AI models don’t need publishers’ data

Sam Altman, CEO of OpenAI, at the Hope Global Forums annual meeting in Atlanta on Dec. 11, 2023.

Dustin Chambers | Bloomberg | Getty Images

DAVOS, Switzerland — Sam Altman said he was ‘surprised’ by the New York Times’ lawsuit against his company OpenAI, saying its artificial intelligence models didn’t need to train on the news publisher’s data.

Describing the legal action as a “strange thing,” Altman said that OpenAI had been in “productive negotiations” with the NYT before news of the lawsuit came out. According to Altman, OpenAI wanted to pay the outlet “a lot of money to display their content” in ChatGPT, the firm’s popular AI chatbot.

“We were as surprised as anybody else to read that they were suing us in the New York Times. That was sort of a strange thing,” the OpenAI leader said on stage at the World Economic Forum in Davos, Switzerland, Thursday.

He added that he isn’t that worried by the NYT lawsuit, and that a resolution with the publisher isn’t a top priority for OpenAI.

“We are open to training [AI] on the New York Times, but it’s not our priority,” Altman said in front of a packed Davos crowd.
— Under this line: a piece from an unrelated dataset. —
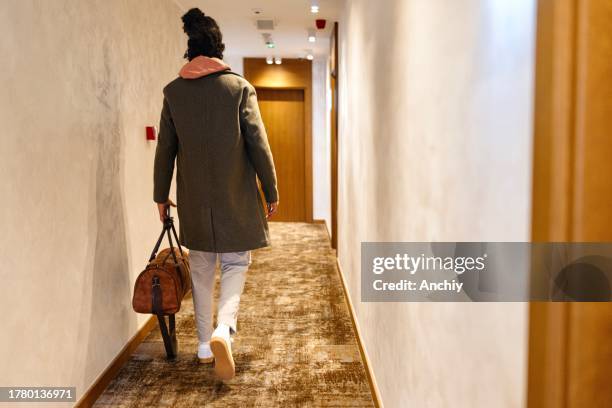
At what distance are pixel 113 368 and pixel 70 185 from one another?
0.98 metres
“We actually don’t need to train on their data,” he added. “I think this is something that people don’t understand. Any one particular training source, it doesn’t move the needle for us that much.”

The New York Times sued both Microsoft and OpenAI late last year, accusing the companies of alleged copyright infringement through the use of its articles as training data for its AI models.

The NYT seeks to hold Microsoft and OpenAI accountable for “billions of dollars in statutory and actual damages” related to the “unlawful copying and use of The Times’s uniquely valuable works.”

In the suit, the NYT showed examples in which ChatGPT spewed out near-identical versions of NYT stories. OpenAI has disputed the NYT’s allegations.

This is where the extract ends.